→ **Study text**:
▶

We did a bee removal from a 1896 historic home in Palo Alto last Saturday. It wasn’t actually on the main home but a cottage in the back. A swarm moved in about a week ago and made home in the wall entering through some holes on the redwood siding.
We carefully removed the redwood siding without cracking any boards as some of them aren’t standard sizes anymore, and we did minimal cutting to ensure it can be restored to it’s original condition.
Here is our first look at the newly formed colony. They built a few comb sections.
And here’s our queen.
We left the box there to make sure we get all the bees and picked up the colony at night.
Thanks Barbara for having us save our local honeybees!

◀

Retype the stretch of the bee removal account from "We did a bee" through "our local honeybees!", with no changes.

→ **Recorded information**:
▶

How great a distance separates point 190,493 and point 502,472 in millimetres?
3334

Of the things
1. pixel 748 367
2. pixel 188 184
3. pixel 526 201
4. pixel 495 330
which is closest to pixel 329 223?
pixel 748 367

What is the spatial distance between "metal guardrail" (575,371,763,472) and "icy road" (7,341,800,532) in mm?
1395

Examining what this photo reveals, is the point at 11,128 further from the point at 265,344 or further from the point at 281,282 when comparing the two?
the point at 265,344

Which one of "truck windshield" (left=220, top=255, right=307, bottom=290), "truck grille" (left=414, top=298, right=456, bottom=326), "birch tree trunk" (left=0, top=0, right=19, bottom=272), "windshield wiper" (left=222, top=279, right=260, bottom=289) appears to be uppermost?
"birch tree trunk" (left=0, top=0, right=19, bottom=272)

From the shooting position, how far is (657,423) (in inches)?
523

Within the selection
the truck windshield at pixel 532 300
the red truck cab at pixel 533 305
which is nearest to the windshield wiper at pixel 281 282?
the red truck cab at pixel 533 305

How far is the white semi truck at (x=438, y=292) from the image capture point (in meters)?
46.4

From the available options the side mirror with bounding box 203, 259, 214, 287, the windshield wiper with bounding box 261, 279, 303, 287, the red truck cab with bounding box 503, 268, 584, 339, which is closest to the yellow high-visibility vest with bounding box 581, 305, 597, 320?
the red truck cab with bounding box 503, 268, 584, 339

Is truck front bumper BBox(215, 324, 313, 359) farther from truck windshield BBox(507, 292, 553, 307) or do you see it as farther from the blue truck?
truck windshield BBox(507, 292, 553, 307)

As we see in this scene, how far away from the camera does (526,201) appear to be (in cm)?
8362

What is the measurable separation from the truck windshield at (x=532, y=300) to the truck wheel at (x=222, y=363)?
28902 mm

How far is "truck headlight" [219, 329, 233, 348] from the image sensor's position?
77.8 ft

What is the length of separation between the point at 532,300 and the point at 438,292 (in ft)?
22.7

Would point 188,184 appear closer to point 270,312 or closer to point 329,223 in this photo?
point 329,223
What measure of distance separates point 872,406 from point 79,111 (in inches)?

◀

→ **Answer section**:
We did a bee removal from a 1896 historic home in Palo Alto last Saturday. It wasn’t actually on the main home but a cottage in the back. A swarm moved in about a week ago and made home in the wall entering through some holes on the redwood siding.
We carefully removed the redwood siding without cracking any boards as some of them aren’t standard sizes anymore, and we did minimal cutting to ensure it can be restored to it’s original condition.
Here is our first look at the newly formed colony. They built a few comb sections.
And here’s our queen.
We left the box there to make sure we get all the bees and picked up the colony at night.
Thanks Barbara for having us save our local honeybees!